In the same assessment, median time to postpartum relapse for each substance was 128 (±21), 110 (±27), 288 (±96), and 138 (±25) days, respectively.The effect in newborns is varied across substances. Opioid use disorder (OUD) during pregnancy, which Yonkers noted has been increasing over the last 2 decades, can increase the risk of preterm birth, week-plus hospitalizations following birth, oligohydramnios, intrauterine growth restriction, and more.
Of course, neonatal opioid withdrawal syndrome can have immediate symptomatic burdens on infants—and long-term health risks. Though such assessments for the latter are limited by cohort follow-up and older clinical methadone use, investigators have observed risks of memory and executive function deficits, speech and language deficits, attention deficit hyperactivity disorder, and more. Such issues are more prevalent in boys than girls.
Cocaine and similar stimulants can cause something more similar to a residual toxicity than a withdrawal syndrome at birth; within days postnatal, infants can suffer from jitteriness, sleep disturbances, poor habituation, and even abnormal EEG & seizures.

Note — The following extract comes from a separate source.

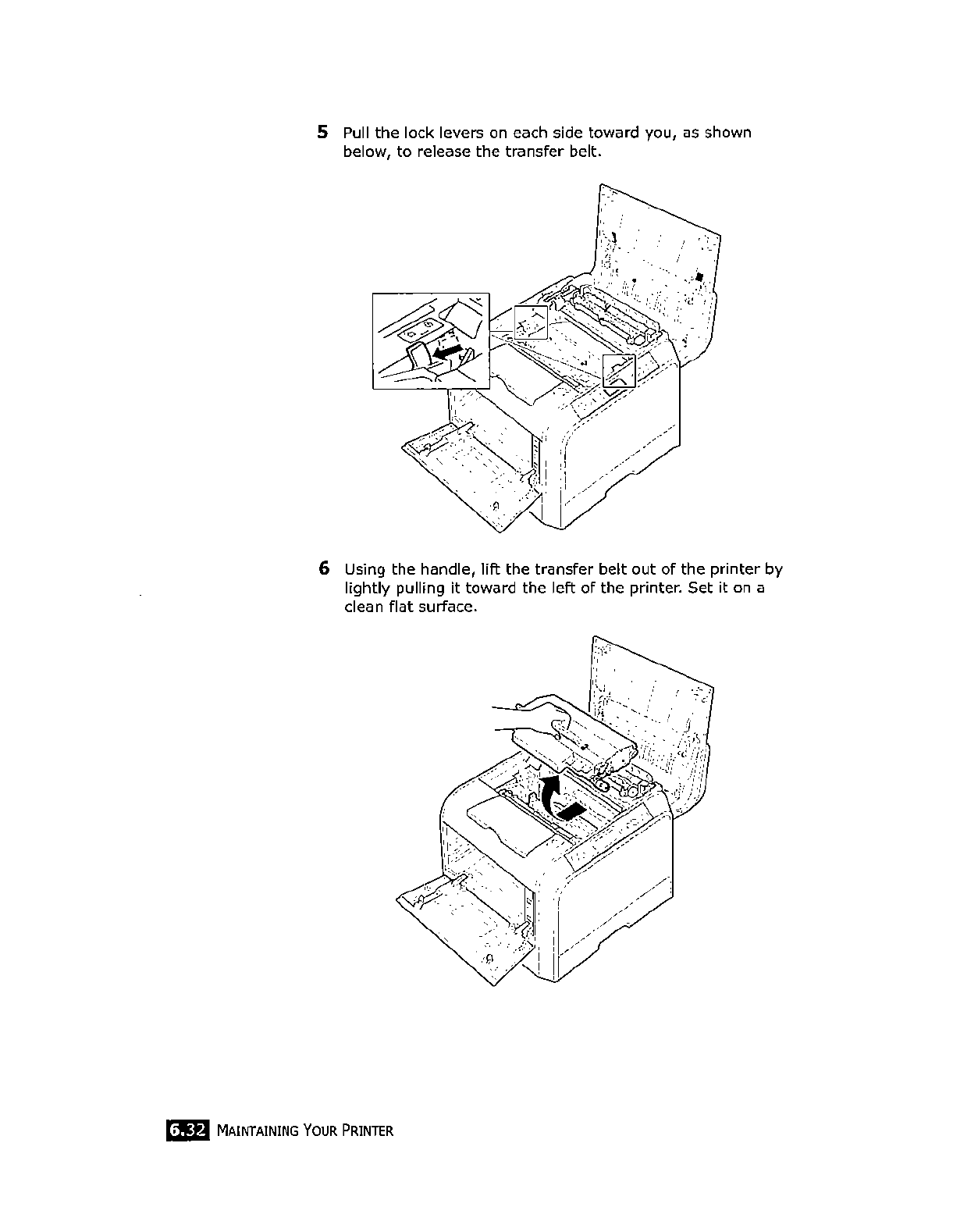 5 Pull the lock levers on each side toward you, as shown below, to release the transfer belt.

6 Using the handle, lift the transfer belt out of the printer by lightly pulling it toward the left of the printer. Set it on a clean flat surface.

6.32 MAINTAINING YOUR PRINTER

Long-term, children whose mothers used cocaine during pregnancy have been linked to early initial use of alcohol and marijuana.
Cannabis exposure can cross the blood/placenta barrier and harm cannabinoid receptors—a critical component to fertility, implantation, and fetal development.
Nicotine use during pregnancy results in an approximately doubled risk of ectopic pregnancy, as well as placental disorders. Fetal or infant death, as potentially enhanced by fetal growth restriction, is associated with a two- to three-fold greater risk among the approximate 13% of women who report smoking during pregnancy.
Alcohol exposure, as known commonly is associated with worsened risk for pediatric cognition issues, structural damage to the child’s brain, delayed motor and speech, hearing impairments, and mental retardation.Yonkers noted that all but 5 states have previously attempted to prosecute women for fetal substance exposure in the past—86% of all charges have been overturned or dismissed on appeal. Most commonly, opinions which lead to dismissals or reversals stated laws were not intended to include fetuses when defining a child or victim.
In 2 states where convictions for fetal substance exposure were successful and upheld by State Supreme Courts—Alabama and South Carolina—laws allowed for the charge of a pregnant woman putting a child at chemical endangerment, as well as the distinction of a fetus as a person.
Citing organizations including the Council on Patient Safety in Women’s Health Care, Yonkers stated that clinicians should ensure all patients with substance use disorders are enrolled in treatment programs, with family planning and breastfeeding support incorporated into relevant cases.
Coordination should also be assured between the primary provider and the patient, and child welfare should be contacted in safe care protocols.
Among the most effective clinical interventions, she noted, include brief psychological interventions, medication-assisted treatment, and cognitive behavioral therapy for the substance user.
Both in-person and electronic screening & brief intervention (SBI) programs have been associated with increased substance abstinence in users—though e-SBI has a more distinct benefit for pregnant women using illicit drugs, Yonkers explained.
Yonkers called for understanding that, though substance use remains lower among pregnant women than those who are not pregnant, it is a severely detrimental risk to both the mother’s and child’s long-term health, and a combination of care team collaboration and proven therapies should be prepared to address it.